While Julian had failed as an actor, apparently behind the scenes his Lumomancy crafted state-of-the art equipment that created magic on the silver screen.

“You want the usual interrogation-by-gossip, boss, or something special?”

Anita’s gossiping skills were one of the primary reasons he had hired her from the Gilded Lily. The Sanguimancer could extract more from five minutes of bar or bedroom chat than Sloane could from days of shadow sleuthing. Heartbeats couldn’t lie to a blood mage.

“I want to know if Ari Razaq is actually running the gang and what their endgame is. The one time I met Julian, he struck me as a vain fool prone to flattery.”

“An easy mark, then. This oughta be fun. Most Lumomancers can’t keep their illusions up during the act, you know.

I’ll find out if Julian’s hair really is that blonde.

” She added at Malachy’s sidelong look, “And if he’s in charge of the gang and the rest. I’ll share everything, Mal. Don’t you worry.”

“Speaking of sharing.” He offered her a cigarette before lighting one for himself. “Those letters I sent from Rome. Cora said she never got one, and that you hadn’t mentioned my arrest or me trying to contact her.”

Her dark eyes widened. “She said that? I must’ve told her over a dozen times, Mal.

Though, she always looked a little confused when you were brought up.

Almost like it took her a second to remember who you were, if I’m being honest. I swore I told her about you.

Ask the others, if you don’t believe me. ”

He mulled this over. “I believe you. I’m just worried about Cora.”

By Anita’s look, his pounding heart had betrayed what his words tried to conceal.

Since his return, Cora had spent every night above the club in Anita’s flat, and he had scrounged together the self-control to give her the space she needed. But if addiction, or worse, had addled her memory this badly, who would save Cora from herself, now that she was no longer under his roof?

Putting out various fires at any given moment had kept him from acting on his concerns. Still, it saddened him to return home to only a surly cat. The house felt empty without her. Was that why it had been acting up so much lately? Did it miss her too?

“I’m also worried about Cora,” Anita confessed. “She’s been… odd. More than usual, I mean.”

His gaze sharpened on the Sanguimancer. “Drug problems?”

“Nah, my blood magic hasn’t sensed a lot of junk in her system. Sure, she drinks and partakes when offered, but it ain’t a problem like it was with my mum. Drinking like a fish from morning until night, that woman was.”

Anita’s words dispelled one fear and inflamed another. If not drugs, then a demon.

But which demon, and how? Ghose’s time magic could not have done this. Perhaps one of his accomplices, or several, had slipped through the veil to wreak havoc on Cora’s mind, to hurt Malachy by hurting her and all he hoped to have with her.

Once he settled business with Julian Morro, this demon was next.

“Just keep an eye on Cora for me.”

They arrived at Julian’s workshop, a spacious building with black shutters, its brick face crinkled like aged skin. John O’Leary and Dimitri Bocharov greeted them out front. The solicitor looked like a bespectacled child beside the Hydromancer’s formidable bulk.

Another shudder racked through Malachy as he slid out of the motor car. The house wards again. He shook off the phantom sensation of alarm.

After ensuring that no Umbramancers were listening from the shadows, Malachy turned to his crew.

“O’Leary, once we’re inside, siphon memories from everyone you can get close enough to discretely touch.

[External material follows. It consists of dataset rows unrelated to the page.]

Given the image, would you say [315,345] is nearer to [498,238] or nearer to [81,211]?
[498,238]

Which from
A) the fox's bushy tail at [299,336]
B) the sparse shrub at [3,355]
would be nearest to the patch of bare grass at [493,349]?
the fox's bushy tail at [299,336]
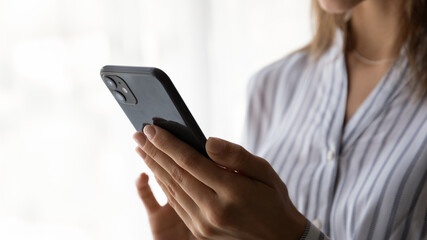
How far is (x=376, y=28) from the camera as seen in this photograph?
3.52 ft

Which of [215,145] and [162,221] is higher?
[215,145]

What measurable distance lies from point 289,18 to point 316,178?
103 centimetres

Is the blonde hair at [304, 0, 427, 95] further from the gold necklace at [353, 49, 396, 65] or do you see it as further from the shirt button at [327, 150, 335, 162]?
the shirt button at [327, 150, 335, 162]

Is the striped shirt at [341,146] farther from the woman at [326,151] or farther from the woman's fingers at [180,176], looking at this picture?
the woman's fingers at [180,176]

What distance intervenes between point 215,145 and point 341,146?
41cm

Dimitri, keep an eye out. I don’t trust any of these mages.

Anita, be yourself, and go for the jugular if you have to. ”

“Right-o, Mal.” The Sanguimancer winked. Threading her arm through Dimitri’s massive one, they entered the other gang’s territory.

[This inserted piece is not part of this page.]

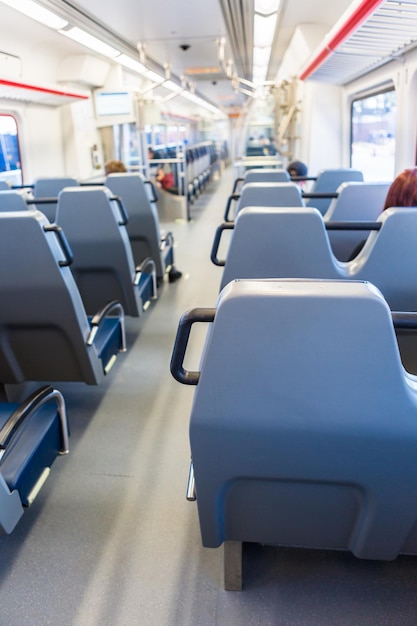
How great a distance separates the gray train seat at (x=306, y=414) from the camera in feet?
3.48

Metal doors swung inward to a massive, airy space. Floor-to-ceiling windows offered views of the splatter of rain upon the city beyond. Judging by the swanky new equipment gleaming with polish and whirring with productivity on every bench, business had been very good for their gang.

“Oi! Can I help you?” A man with a blurry face rushed out of an adjacent room. The more Malachy tried to focus on his features, the blurrier they became. A Lumomancer still perfecting his illusion, or a skilled light mage concealing his appearance?

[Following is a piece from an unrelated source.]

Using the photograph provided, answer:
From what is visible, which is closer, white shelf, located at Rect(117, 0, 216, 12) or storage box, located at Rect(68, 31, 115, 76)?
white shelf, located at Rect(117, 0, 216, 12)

The blurry-faced man’s eyes widened in recognition. “Oh. Bugger. It's you. Julian mentioned the Realmwalker might stop by. He’s either down in Ari’s laboratory, in his office, or he’s fucked off to parts unknown, yet again. I’ll check.” He shuffled past.

Malachy waited for the blurry man to round the corner before turning to his gang. The fool had left a rival gang to their own devices inside his territory. “Pair up. Spread out. Find out what you can. Mind the shadow-cloaked Umbramancers. If caught, act lost.”

Wordlessly, Dimitri and O’Leary headed off in the opposite direction of the blurry man.

Anita followed Malachy through the workshop towards an elaborate door at the other end.

They passed camera equipment, industrial lights, and devices he had no name for, their gears spinning in secret machinations within metallic exoskeletons.

The door was unlocked. He signaled for Anita to wait outside as he let himself into an office that was spacious and occupied.

Julian Morro, his platinum blonde hair gleaming as brightly as his smile, remained sitting behind a behemoth of an oak desk when Malachy stepped inside.

Malachy noted the insult, along with the empty desktop and bookshelves, the sparse furniture.

The office was more like a showroom than a workplace.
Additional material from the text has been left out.